**Given instruction**
Copy the passage of the ATV forum thread starting at "Our trails are" and ending at "happened to me.", word for word.

**Extracted text**

***

# ATVs



## Nimrod (Jun 8, 2010)

I am of a split opinion on ATVs. I have seen the destruction they have caused to the vegetation and the erosion that results from running them through the bogs or on hillsides. At least on a snowmobile, the ground is frozen and they can't hurt the land. I get really PO'd when I have walked a few miles hunting grouse and the stillness is broken by some dork chugging along on their ATV. Not only do they ruin the mood but they scare any grouse away from the trail. 

On the other hand I used to ride a dirtbike motorcycle through the woods for fun. I have used an ATV to haul lumber through the woods to build a deer stand and to haul a deer out of the woods. 

I do see some uses for them but I would like to see some more regulations on them. The first would be no riding on the trails just before and during grouse season. Also want them limited to trails that don't go through sensitive areas like bogs.

What do you think?


----------



## fishhead (Jul 19, 2006)

I agree that they should be regulated but it hasn't happened yet. If anything our regulations are going the other way when it comes to drive-by shooting grouse from a wheeler. That is going to hurt hunting when an entire generation thinks hunting is riding trails and shooting grouse on the ground from the seat of a wheeler. 

Our trails are getting trashed because riders rip them up when they are wet making some of them almost unwalkable.

One thing I've noticed is that our grouse act differently than they used to act. They used to sit tighter and would let you walk right next to them before exploding into the air and scaring the heck out of you. That doesn't happen much anymore. I can't remember the last time it happened to me.

I think that's because of ATV traffic on the trails all summer.


----------



## greg_n_ga (May 4, 2012)

Here, not too many years ago, you were allowed to tag and insure them. That didn't last long because of all the abuse to federal lands here(they wouldn't stay on the roads). We have 100's of miles of USFS roads in this area !! Now they have trails just for them. 

Sounds like what you folks are seeing is abuse by the riders. Some can't just go for a leisure ride and enjoy it without going wide open and doin' the harm not only to the land but all that lives around it !! It is the operator that is the problem I would think !!


----------



## pancho (Oct 23, 2006)

Hunters near here were complaining how the govt. closed some lands to hunters.
The truth was they only banned vehicles of any kind. The hunters had to walk. 
According to many this was the same as closing the area to hunters.


----------



## greg_n_ga (May 4, 2012)

pancho said:


> Hunters near here were complaining how the govt. closed some lands to hunters.
> The truth was they only banned vehicles of any kind. The hunters had to walk.
> According to many this was the same as closing the area to hunters.


They started closing roads here in the late 70's. As the yrs have pasted, they have closed more and more of them. Now, it has become a cat and mouse game between LEO and the 4 wheelers. Most ride the off limit places at night. Horses for a while was the way to access spots. But now, they are makeing them stay out of a lot of places. They have provided "horse" trails now, requireing you to pay a fee. There is still a lot of roads and trails that are open to horses other than the disignated ones. The trails that are off limits are clearly marked as to what can and can't be there.


----------



## Forestdude (Jun 9, 2012)

***

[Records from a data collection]
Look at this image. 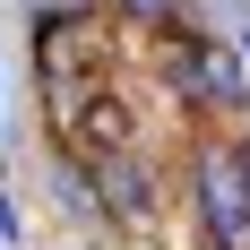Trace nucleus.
<instances>
[{
  "mask_svg": "<svg viewBox=\"0 0 250 250\" xmlns=\"http://www.w3.org/2000/svg\"><path fill=\"white\" fill-rule=\"evenodd\" d=\"M242 181H250V147H242Z\"/></svg>",
  "mask_w": 250,
  "mask_h": 250,
  "instance_id": "obj_7",
  "label": "nucleus"
},
{
  "mask_svg": "<svg viewBox=\"0 0 250 250\" xmlns=\"http://www.w3.org/2000/svg\"><path fill=\"white\" fill-rule=\"evenodd\" d=\"M155 69H164V86H173L181 104H207V112H225V104H242V61H233L225 43H207V35H190V26H173V35H155Z\"/></svg>",
  "mask_w": 250,
  "mask_h": 250,
  "instance_id": "obj_1",
  "label": "nucleus"
},
{
  "mask_svg": "<svg viewBox=\"0 0 250 250\" xmlns=\"http://www.w3.org/2000/svg\"><path fill=\"white\" fill-rule=\"evenodd\" d=\"M199 216L216 233V250H250V181L233 155H199Z\"/></svg>",
  "mask_w": 250,
  "mask_h": 250,
  "instance_id": "obj_3",
  "label": "nucleus"
},
{
  "mask_svg": "<svg viewBox=\"0 0 250 250\" xmlns=\"http://www.w3.org/2000/svg\"><path fill=\"white\" fill-rule=\"evenodd\" d=\"M95 199L112 207L121 225H147V216H155V173H147L129 147H104V155H95Z\"/></svg>",
  "mask_w": 250,
  "mask_h": 250,
  "instance_id": "obj_5",
  "label": "nucleus"
},
{
  "mask_svg": "<svg viewBox=\"0 0 250 250\" xmlns=\"http://www.w3.org/2000/svg\"><path fill=\"white\" fill-rule=\"evenodd\" d=\"M104 43H95V18H52L43 43H35V69H43V86H78V78H95Z\"/></svg>",
  "mask_w": 250,
  "mask_h": 250,
  "instance_id": "obj_4",
  "label": "nucleus"
},
{
  "mask_svg": "<svg viewBox=\"0 0 250 250\" xmlns=\"http://www.w3.org/2000/svg\"><path fill=\"white\" fill-rule=\"evenodd\" d=\"M43 95H52V129L69 138V155L95 164L104 147H129V104L104 95L95 78H78V86H43Z\"/></svg>",
  "mask_w": 250,
  "mask_h": 250,
  "instance_id": "obj_2",
  "label": "nucleus"
},
{
  "mask_svg": "<svg viewBox=\"0 0 250 250\" xmlns=\"http://www.w3.org/2000/svg\"><path fill=\"white\" fill-rule=\"evenodd\" d=\"M129 9H138V18H155V26H164V18H173V9H181V0H129Z\"/></svg>",
  "mask_w": 250,
  "mask_h": 250,
  "instance_id": "obj_6",
  "label": "nucleus"
}]
</instances>
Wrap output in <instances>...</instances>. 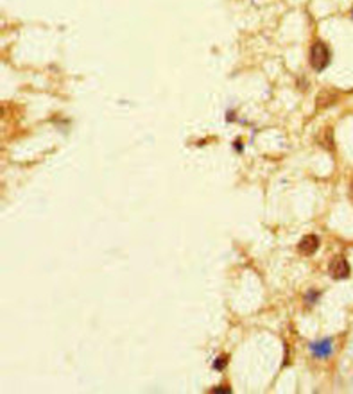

***

**Answer in full**
Our trails are getting trashed because riders rip them up when they are wet making some of them almost unwalkable.

One thing I've noticed is that our grouse act differently than they used to act. They used to sit tighter and would let you walk right next to them before exploding into the air and scaring the heck out of you. That doesn't happen much anymore. I can't remember the last time it happened to me.